Is Real Estate Acting Bubblicious Again?
The median existing single-family home price increased in 133 out of 152 metropolitan areas in the fourth quarter, compared to the same period a year earlier, according to the latest report from the National Association of Realtors. In comparison, only 29 metro areas showed a year-over-year increase in the fourth quarter of 2011.
The national median existing single-family home price, where half of the homes sold for more and half sold for less, came in at $178,900 in the final three months of 2012, representing a 10 percent jump from $162,600 a year earlier. This is the strongest year-over-year increase since the fourth quarter of 2005, when the median price increased 13.6 percent. In the third quarter of 2012, home prices grew 8.8 percent on a year-over-year basis.
Home sales are also on the rise…
Lawrence Yun, NAR chief economist, explains, “Home sales are on a sustained uptrend, mortgage interest rates are hovering near record lows and unsold inventory is at the lowest level in 12 years. Home sales are being fueled by a pent-up demand and job creation, along with still favorable affordability conditions and rents rising at faster rates. Our population has been growing faster than overall housing stock, so supply and demand dynamics are very much at play.”
Total existing-home sales, including single-family homes and condos, increased 5 percent in the fourth quarter to a seasonally adjusted annual rate of 4.9 million units, compared to the third quarter.

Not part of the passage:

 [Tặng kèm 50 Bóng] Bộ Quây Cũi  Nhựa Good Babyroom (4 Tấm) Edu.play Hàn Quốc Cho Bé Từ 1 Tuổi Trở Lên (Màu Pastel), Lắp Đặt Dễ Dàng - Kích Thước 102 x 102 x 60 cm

This was a 12.1 percent hike from the 4.37 million pace in the fourth quarter of 2011.
However, it should be noted that the housing market has received a great deal of assistance from the Federal Reserve’s record amount of monetary easing. According to Freddie Mac, the rate on a 30-year conventional fixed-rate mortgage reached a record breaking low of 3.36 percent in the fourth quarter, compared to 4.01 percent a year earlier.
Furthermore, low inventory levels are also acting as a subsidy. At the end of 2012, there were 1.82 million existing homes for sale, representing a 21.6 percent plunge from the end of 2011. Unsold inventory is at its weakest level since January 2001.